**Excerpted passage**
PwC research shows that while the majority of executives expect AI to materially reshape value creation, relatively few are seeing enterprise-level gains in productivity or profitability. Even the firms we see leading the way—those already capturing 20% to 40% productivity improvements in targeted roles and workflows—face a real risk that those gains will evaporate.
The constraint isn’t the technology. It's execution and imagination.
The financial services firms building for the future are planning to use AI to fundamentally reimagine their workflows, free capacity at scale, and reinvest those savings into a firmer foundation for managing growth, not just cut costs.
Every executive and functional leader—whether you sit in operations, risk, technology, compliance, or the front office—should own the vision for how work in your domain will be reimagined. You may partner with centralized AI teams and HR, but no one understands your workflows, your people, and your value chain better than you do. And for financial services firms, the shift comes with an added requirement: AI-enabled work should remain aligned with evolving regulatory expectations.
Are you ramping up your use of entry-level talent, helping your junior employees use AI to become your new generalists? Are you “agentifying” mundane tasks across your organization in all-new workflows so you can unlock new capacity? As roles evolve, and AI takes on more work, how are oversight and compliance being built into your new ways of working? Are you starting to rethink how you measure and reward your employees?
The good news? You’re not alone if you haven’t yet begun this effort. According to PwC’s April 2026 America in motion survey, rebalancing the workforce model between human roles and AI tops the list for where financial services executives are now focusing their company’s direction over the next 12 months.
The leaders getting this right aren't waiting for a perfect playbook. They're moving now to build the workforce that AI makes possible before their competitors do. Here’s what you need to know.
An insurance company is exploring how AI can support its growth while maintaining a strong focus on its people and customers. The company is dealing with real capacity challenges—many employees are stretched thin and working long hours to keep up. Leadership sees AI as part of the solution, not just for efficiency, but for improving how work gets done day to day.
Instead of relying on entry-level roles focused on repetitive tasks, the organization is starting to rethink those positions to emphasize learning, problem-solving, and more value-added work earlier on. AI is taking on administrative and routine work, giving employees more space to focus on higher-impact activities. Over time, leaders believe this shift will make roles like underwriting more analytical and engaging, helping to modernize career paths while still supporting development from the ground up.

**Exercise brief**
Reproduce the passage on AI in the financial services workforce word for word, starting at "The good news?" and ending at "need to know.". The rows below come from a different source than the passage on AI in the financial services workforce.

**Given data**
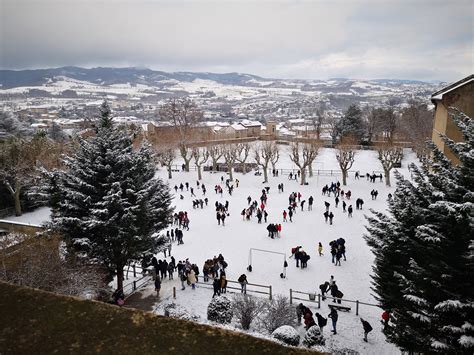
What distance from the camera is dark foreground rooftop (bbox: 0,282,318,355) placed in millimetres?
3438

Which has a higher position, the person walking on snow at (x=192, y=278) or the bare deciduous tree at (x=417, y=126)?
the bare deciduous tree at (x=417, y=126)

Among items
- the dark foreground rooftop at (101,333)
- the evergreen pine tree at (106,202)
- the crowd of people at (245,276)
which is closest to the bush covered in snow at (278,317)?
the crowd of people at (245,276)

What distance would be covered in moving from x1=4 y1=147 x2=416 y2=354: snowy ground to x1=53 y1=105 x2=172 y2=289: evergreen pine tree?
3.32 metres

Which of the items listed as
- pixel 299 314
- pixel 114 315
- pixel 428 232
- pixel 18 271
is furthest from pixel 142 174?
pixel 114 315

**Correct output**
The good news? You’re not alone if you haven’t yet begun this effort. According to PwC’s April 2026 America in motion survey, rebalancing the workforce model between human roles and AI tops the list for where financial services executives are now focusing their company’s direction over the next 12 months.
The leaders getting this right aren't waiting for a perfect playbook. They're moving now to build the workforce that AI makes possible before their competitors do. Here’s what you need to know.